Goddamn, I love these dudes. Giving a more groove-edge to their sludgy sound that was present on 2018’s The Making of Junior Bonner, this three-tracker is brilliant in execution, the title track talks of the best ways to defend a castle, through these driving post-punk riffs, whilst Lowering Mass is a slurred, key-led pound of morose grunge-infused noise rock and Breached is a scathing, sneering diatribe of hate. Lovely stuff.
Sugar Horse – Waterloo Teeth
Fucking. Hell. This collab-EP enters the hell-dimension in places for miserable-post-whatever types Sugar Horse. From the frankly horrible (i.e. excellent) sub-2 minute opener Disco Loadout which is all crushing riffs and a fucking cello, it goes into almost smooth jazz on the title track, before the deception kicks into the wall of caustic noise, whilst Gutted, featuring most of Conjurer is disgustingly heavy for 2 and a half minutes, before morphing into something fairly dreamy, before the nightmare comes crushing back with bruising force and trauma.
NOBRO – Live Your Truth Shred Some Gnar
Probably the most fun EP you’ll hear this year I reckon. NOBRO make spiky, jagged, punk rock (with a sound that makes me think of Jon Spencer Blues Explosion in places) that will leave a big stupid grin on your face with a twist. Take the opening bars of Better Each Day – the first minute of this is all handclaps, and gospel-style keys, before launching headfirst into this rampant beer-soaked joy of glorious keyboard-led punk excellence. No doubt, you’ll be chanting “Eat! Slay! Chardonnay!” in no-time – just the best fun.

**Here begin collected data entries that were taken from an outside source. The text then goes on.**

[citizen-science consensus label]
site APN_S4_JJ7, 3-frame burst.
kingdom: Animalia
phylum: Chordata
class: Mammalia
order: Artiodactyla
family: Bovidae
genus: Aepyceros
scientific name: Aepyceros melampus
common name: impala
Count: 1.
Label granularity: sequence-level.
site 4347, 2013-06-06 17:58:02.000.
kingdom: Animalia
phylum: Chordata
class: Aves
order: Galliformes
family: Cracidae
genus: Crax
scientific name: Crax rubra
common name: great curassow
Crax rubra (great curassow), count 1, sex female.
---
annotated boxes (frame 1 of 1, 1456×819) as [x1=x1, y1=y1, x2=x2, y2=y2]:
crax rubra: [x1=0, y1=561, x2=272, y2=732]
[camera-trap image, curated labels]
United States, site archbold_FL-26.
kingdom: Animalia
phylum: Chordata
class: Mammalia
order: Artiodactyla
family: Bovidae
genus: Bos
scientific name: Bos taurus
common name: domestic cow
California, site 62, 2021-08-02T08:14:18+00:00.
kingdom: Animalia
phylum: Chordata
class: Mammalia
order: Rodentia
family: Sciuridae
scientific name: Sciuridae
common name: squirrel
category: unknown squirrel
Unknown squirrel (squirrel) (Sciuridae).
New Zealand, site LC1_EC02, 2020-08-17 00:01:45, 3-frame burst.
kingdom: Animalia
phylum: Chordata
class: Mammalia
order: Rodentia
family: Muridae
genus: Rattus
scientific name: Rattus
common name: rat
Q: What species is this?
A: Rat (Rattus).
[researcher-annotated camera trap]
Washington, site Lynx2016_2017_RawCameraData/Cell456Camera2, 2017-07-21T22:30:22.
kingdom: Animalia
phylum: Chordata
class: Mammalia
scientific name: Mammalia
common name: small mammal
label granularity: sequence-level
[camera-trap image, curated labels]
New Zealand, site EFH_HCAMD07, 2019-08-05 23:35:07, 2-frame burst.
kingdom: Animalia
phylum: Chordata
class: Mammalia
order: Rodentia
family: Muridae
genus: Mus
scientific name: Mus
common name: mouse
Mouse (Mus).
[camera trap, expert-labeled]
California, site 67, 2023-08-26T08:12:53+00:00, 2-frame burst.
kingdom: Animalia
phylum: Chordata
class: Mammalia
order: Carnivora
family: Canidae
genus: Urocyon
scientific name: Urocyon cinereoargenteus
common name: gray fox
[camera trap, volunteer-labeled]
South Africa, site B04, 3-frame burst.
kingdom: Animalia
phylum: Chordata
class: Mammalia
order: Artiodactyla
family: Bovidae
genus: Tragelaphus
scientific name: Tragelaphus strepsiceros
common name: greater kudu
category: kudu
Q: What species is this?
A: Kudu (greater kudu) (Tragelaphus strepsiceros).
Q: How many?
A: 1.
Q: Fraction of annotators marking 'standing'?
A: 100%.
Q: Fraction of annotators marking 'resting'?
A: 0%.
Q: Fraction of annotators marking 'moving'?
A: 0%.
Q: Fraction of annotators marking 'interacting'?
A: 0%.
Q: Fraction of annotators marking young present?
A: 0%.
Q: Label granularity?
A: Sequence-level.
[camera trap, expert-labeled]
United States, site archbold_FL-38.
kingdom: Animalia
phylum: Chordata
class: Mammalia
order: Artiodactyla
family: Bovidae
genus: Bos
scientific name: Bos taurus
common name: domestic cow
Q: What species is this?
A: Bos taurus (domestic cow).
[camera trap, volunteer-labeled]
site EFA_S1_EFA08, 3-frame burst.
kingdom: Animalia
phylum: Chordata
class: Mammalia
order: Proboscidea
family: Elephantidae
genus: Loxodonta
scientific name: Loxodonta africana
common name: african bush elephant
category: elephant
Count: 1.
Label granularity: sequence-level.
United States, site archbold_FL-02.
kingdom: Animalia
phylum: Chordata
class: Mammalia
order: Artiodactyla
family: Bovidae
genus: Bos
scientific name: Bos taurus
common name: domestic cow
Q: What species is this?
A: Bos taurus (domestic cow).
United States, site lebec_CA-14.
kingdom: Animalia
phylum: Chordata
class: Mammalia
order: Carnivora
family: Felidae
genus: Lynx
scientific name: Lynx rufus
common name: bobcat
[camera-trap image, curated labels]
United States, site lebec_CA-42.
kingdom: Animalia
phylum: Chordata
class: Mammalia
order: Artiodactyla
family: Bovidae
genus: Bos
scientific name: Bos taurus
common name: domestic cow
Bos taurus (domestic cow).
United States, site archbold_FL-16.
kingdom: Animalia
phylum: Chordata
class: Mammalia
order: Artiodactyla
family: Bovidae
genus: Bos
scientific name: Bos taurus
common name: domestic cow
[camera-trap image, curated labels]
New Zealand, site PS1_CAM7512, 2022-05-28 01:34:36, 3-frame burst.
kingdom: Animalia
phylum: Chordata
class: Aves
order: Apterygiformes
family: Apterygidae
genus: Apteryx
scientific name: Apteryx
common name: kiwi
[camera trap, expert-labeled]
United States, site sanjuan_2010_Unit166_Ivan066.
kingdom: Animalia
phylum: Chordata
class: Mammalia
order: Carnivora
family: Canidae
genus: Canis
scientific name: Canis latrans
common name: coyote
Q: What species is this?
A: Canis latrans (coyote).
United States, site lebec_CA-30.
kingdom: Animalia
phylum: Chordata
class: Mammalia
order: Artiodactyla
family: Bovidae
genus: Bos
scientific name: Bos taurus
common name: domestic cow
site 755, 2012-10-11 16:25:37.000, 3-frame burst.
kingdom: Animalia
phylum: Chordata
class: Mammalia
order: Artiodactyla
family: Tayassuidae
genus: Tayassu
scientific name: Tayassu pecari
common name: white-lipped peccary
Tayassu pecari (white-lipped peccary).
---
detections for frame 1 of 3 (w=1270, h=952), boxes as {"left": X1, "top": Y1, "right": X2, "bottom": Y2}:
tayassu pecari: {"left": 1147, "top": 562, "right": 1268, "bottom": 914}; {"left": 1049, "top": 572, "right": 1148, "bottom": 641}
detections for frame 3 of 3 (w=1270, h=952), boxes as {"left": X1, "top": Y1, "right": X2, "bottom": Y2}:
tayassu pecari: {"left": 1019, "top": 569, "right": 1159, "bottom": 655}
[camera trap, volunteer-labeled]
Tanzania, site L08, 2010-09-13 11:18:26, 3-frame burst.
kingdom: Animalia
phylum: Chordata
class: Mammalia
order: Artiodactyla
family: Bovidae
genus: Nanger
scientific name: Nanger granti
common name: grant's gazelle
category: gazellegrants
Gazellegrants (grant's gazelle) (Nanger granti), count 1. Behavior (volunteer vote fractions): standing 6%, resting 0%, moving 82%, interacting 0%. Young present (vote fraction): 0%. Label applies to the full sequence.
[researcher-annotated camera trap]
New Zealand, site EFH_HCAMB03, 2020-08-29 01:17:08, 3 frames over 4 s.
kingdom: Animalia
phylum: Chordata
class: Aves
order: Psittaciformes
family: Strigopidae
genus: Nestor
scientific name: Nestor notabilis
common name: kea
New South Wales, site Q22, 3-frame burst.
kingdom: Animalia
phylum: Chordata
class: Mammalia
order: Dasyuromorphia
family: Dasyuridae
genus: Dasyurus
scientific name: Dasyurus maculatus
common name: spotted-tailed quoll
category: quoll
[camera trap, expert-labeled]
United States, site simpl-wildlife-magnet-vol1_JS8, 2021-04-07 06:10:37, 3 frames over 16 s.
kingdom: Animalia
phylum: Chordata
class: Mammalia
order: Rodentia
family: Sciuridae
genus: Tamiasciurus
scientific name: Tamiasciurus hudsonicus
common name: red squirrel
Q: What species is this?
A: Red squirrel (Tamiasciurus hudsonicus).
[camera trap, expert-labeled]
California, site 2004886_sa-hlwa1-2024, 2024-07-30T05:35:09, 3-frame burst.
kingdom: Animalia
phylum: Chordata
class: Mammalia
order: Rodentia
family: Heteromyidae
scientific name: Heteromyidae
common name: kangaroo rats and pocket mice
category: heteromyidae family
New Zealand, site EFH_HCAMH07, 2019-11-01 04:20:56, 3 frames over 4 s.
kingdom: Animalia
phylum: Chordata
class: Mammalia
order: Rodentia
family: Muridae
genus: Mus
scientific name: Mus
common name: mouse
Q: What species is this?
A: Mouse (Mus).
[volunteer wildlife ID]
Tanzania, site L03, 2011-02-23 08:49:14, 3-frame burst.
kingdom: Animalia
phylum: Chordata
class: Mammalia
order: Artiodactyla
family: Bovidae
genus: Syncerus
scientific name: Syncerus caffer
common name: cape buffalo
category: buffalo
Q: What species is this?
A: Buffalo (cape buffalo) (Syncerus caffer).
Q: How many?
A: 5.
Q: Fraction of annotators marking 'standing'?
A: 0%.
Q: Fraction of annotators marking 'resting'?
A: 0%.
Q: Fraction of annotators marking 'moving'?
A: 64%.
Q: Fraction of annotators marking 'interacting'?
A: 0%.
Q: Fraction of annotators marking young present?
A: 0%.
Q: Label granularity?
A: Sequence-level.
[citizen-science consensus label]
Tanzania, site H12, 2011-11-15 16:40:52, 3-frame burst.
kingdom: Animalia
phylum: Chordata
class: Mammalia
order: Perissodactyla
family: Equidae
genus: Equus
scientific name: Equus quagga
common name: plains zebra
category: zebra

Blacklisters – Leisure Centre
Because they’re fans of the Brittas Empire? No? 90s joke. Leeds oddball noise makers Blacklisters return with more obnoxious sounds in the form of this 4 track tape release and it mixes their trademark charm, wit and nonsense perfectly. It’s cacophonous as you would expect, with Why Deny It? The stand-out track, features hypnotic, layered vocal ramblings, (“I think I’m starting to enjoy this!”) whilst the off-kilter saxophone that blasts out of nowhere is really something. Fucking weirdly brilliant.